## STUDY TEXT
::::::

Governor of Xu Province (徐州牧) (nominal)
- In office 223 – 227
- Monarch: Sun Quan

General of the Rear (後將軍)
- In office 223 – 227
- Monarch: Sun Quan

General Who Stabilises the East (安東將軍)
- In office 216 – 223

General of Uplifting Martial Might (奮武將軍)
- In office 213 – 216

Lieutenant-General (偏將軍)
- In office ?–?

Administrator of Xindu (新都太守)
- In office ?–?

General of the Household of Military Might (威武中郎將)
- In office 208 – ?

Colonel Who Pacifies the East (平東校尉)
- In office 205 – 208

Commandant of the South District (南部都尉)
- In office 196 – 205
- Preceded by: Han Yan

Personal details
- Born: Unknown Shaoxing, Zhejiang
- Died: 227
- Relations: see He family of Kuaiji
- Children: He Da; He Jing;
- Parent: He Fu (father);
- Occupation: General
- Courtesy name: Gongmiao (公苗)
- Peerage: Marquis of Shanyin (山陰侯)

= He Qi =

General serving warlords Sun Ce and Sun Quan (died 227)

He Qi (died 227), courtesy name Gongmiao, was a military general serving under the warlords Sun Ce and Sun Quan during the late Eastern Han dynasty, and later in the state of Eastern Wu during the early Three Kingdoms period of China. He was especially noted for his extravagance and preference for equipping his troops with flashy weapons, armour and well-decorated ships. At the same time, he was also adept in dealing with the Shanyue tribes in Sun Quan's territories, having quelled several local uprisings by them over the years. His achievements secured the stability of the inner lands of Jiangdong and provided a strong foundation for the development of the Eastern Wu state. His campaigns in southern China also set a precedent for other generals serving under Sun Quan, such as Bu Zhi and Lü Dai. In his later years, He Qi participated in some battles against Wu's rival state, Wei, during which he seldom scored a victory.

==Early life and career==
He Qi was from Shanyin County (山陰縣), Kuaiji Commandery (會稽郡), which is around present-day Shaoxing, Zhejiang. His family name was originally "Qing" (慶), but his ancestors changed it to "He" (賀) to avoid naming taboo because "Qing" was the personal name of Liu Qing, the father of Liu Hu (Emperor An) ( 106–125), the sixth emperor of the Eastern Han dynasty. His father, He Fu (賀輔), served as the Chief (長) of Yongning County (永寧縣), while his uncle, He Chun (賀純), served as the Administrator (太守) of Jiangxia Commandery (江夏郡) during the reign of Emperor An.

He Qi started his career in the 190s as a military officer in Yan County (剡縣), one of the counties in Kuaiji Commandery, which was then administered by the minor warlord Wang Lang. During his tenure, he suppressed several small-scale uprisings by the local tribes in the area. Around 196, when the warlord Sun Ce attacked the territories in the Jiangdong region, Wang Lang fled from Kuaiji Commandery. He Qi then came to serve under Sun Ce, who nominated him as a xiaolian (civil service candidate).

::::::

## COLLECTED MATERIAL

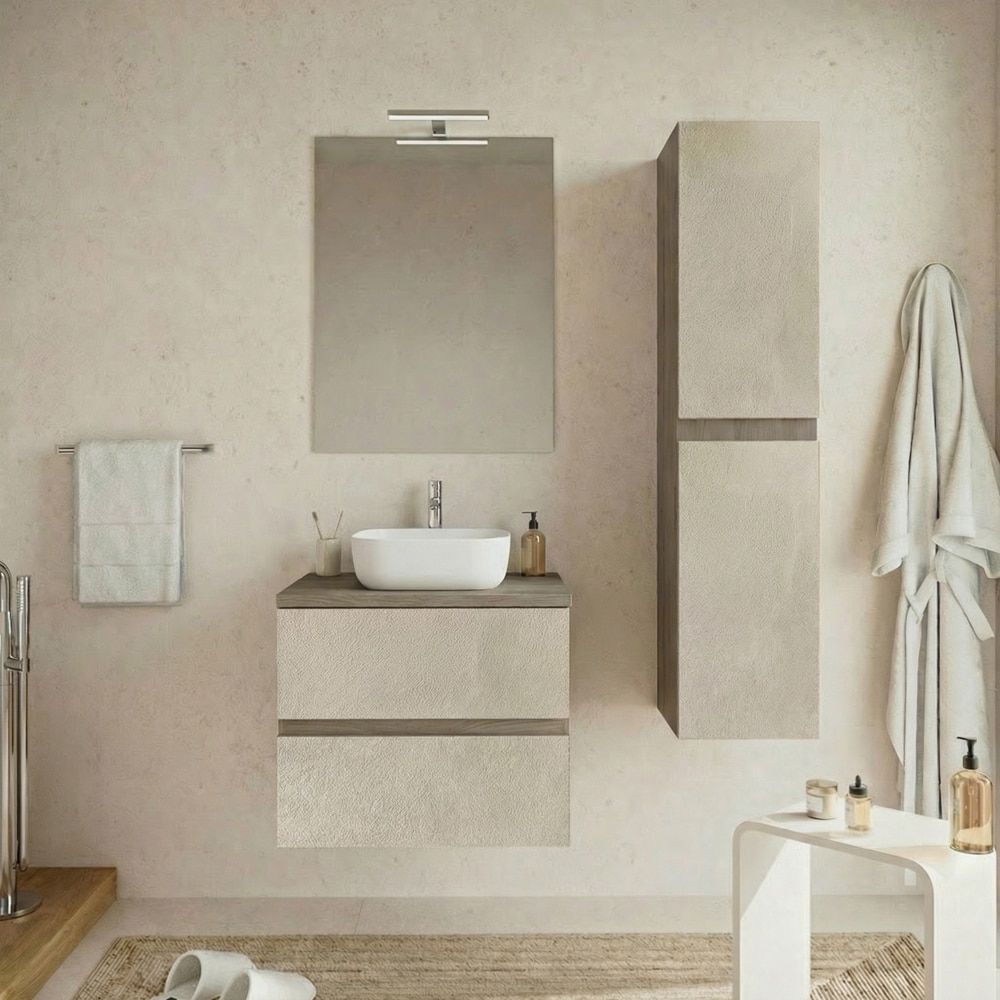 Dulap baie SAVINIDUE Easy, 2 usi, 34 x 36 x 133 cm, noce americano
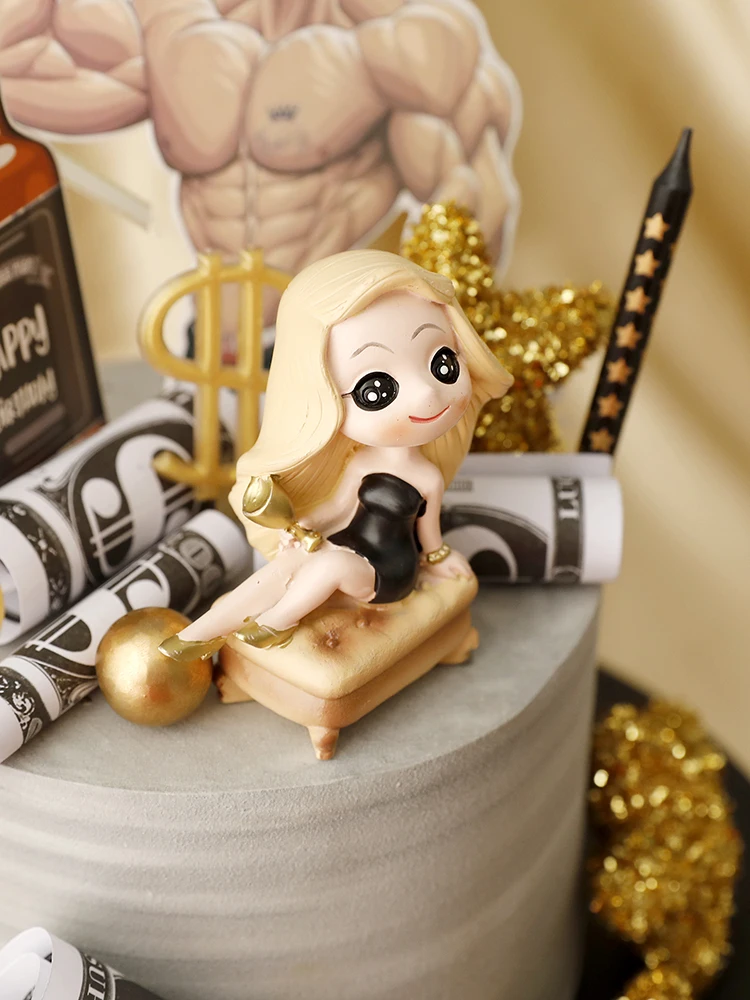 Black Golden Royal Style Sex Lady Cool Man Happy Birthday Cake Topper for Party Decoration Baking Supplies Love Gifts image 3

::::::

## QUESTIONS ON THE MATERIAL
A. Answer these from the He Qi biography, one line each:
(i) Who preceded He Qi as Commandant of the South District?
(ii) What was his family's original surname?
(iii) Which warlord administered Kuaiji Commandery when He Qi began his career?
B. Quote the He Qi biography word for word, everything from "- In office 213" down to "Military Might (威武中郎將)".

## LIST OF ANSWERS
A.
(i) Han Yan
(ii) Qing (慶)
(iii) Wang Lang

B.
- In office 213 – 216

Lieutenant-General (偏將軍)
- In office ?–?

Administrator of Xindu (新都太守)
- In office ?–?

General of the Household of Military Might (威武中郎將)